▶ **AIM**
Repeat the lines of material running from the one containing "this 1080×810 image." through the one containing "damaged wooden pier [324, 375, 838, 514]", inclusive, swapping "incomplete" for "partial" and leaving everything else unchanged.

(Stored entries)
........
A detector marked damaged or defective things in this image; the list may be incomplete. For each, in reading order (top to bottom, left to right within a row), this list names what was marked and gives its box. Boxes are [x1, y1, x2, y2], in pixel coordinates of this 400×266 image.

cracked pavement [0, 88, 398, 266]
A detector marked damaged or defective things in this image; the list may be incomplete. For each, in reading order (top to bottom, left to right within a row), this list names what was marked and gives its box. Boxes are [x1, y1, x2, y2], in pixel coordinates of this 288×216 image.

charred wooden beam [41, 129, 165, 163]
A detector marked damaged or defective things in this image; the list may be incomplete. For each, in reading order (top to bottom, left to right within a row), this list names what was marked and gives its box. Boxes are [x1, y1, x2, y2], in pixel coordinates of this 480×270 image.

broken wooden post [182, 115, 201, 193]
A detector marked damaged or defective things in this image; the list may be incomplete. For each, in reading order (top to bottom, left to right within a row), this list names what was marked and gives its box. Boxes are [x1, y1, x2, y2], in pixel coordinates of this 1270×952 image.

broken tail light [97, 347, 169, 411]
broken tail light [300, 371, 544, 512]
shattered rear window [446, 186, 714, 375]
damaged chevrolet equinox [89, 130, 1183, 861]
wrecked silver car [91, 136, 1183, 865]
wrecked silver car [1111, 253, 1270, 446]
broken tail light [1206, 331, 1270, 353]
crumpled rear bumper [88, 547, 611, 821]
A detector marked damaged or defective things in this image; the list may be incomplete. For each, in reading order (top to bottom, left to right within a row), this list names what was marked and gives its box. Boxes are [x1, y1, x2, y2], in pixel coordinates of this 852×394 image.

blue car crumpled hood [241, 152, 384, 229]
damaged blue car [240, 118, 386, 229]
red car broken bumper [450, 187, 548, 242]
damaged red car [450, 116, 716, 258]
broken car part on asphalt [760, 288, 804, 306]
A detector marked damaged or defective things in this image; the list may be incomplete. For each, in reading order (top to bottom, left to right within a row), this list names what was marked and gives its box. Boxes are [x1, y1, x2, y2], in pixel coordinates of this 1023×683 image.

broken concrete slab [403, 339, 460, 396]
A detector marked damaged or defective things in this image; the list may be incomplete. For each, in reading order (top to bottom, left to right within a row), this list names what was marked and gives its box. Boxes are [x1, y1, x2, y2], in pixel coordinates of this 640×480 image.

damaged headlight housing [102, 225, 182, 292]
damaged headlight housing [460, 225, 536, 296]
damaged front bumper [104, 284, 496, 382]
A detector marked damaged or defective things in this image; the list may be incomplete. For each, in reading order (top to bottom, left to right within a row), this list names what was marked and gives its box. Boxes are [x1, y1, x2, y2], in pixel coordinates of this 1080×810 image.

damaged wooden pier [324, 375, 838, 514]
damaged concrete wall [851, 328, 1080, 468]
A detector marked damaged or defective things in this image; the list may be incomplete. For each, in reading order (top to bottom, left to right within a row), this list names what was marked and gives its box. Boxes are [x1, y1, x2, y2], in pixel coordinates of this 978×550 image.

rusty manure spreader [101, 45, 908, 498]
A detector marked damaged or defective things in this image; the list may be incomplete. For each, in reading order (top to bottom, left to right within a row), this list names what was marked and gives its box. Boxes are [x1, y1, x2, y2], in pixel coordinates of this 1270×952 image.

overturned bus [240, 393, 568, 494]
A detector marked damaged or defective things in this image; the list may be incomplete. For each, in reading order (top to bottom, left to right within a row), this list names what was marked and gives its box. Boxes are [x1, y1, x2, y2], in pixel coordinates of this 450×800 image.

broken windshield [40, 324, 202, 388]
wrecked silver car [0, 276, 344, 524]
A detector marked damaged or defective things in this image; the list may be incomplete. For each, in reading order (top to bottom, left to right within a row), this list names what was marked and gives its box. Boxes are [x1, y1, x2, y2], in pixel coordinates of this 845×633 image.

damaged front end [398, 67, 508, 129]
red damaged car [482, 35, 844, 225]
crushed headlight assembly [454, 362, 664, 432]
........
▶ **CORRECT OUTPUT**
A detector marked damaged or defective things in this image; the list may be partial. For each, in reading order (top to bottom, left to right within a row), this list names what was marked and gives its box. Boxes are [x1, y1, x2, y2], in pixel coordinates of this 1080×810 image.

damaged wooden pier [324, 375, 838, 514]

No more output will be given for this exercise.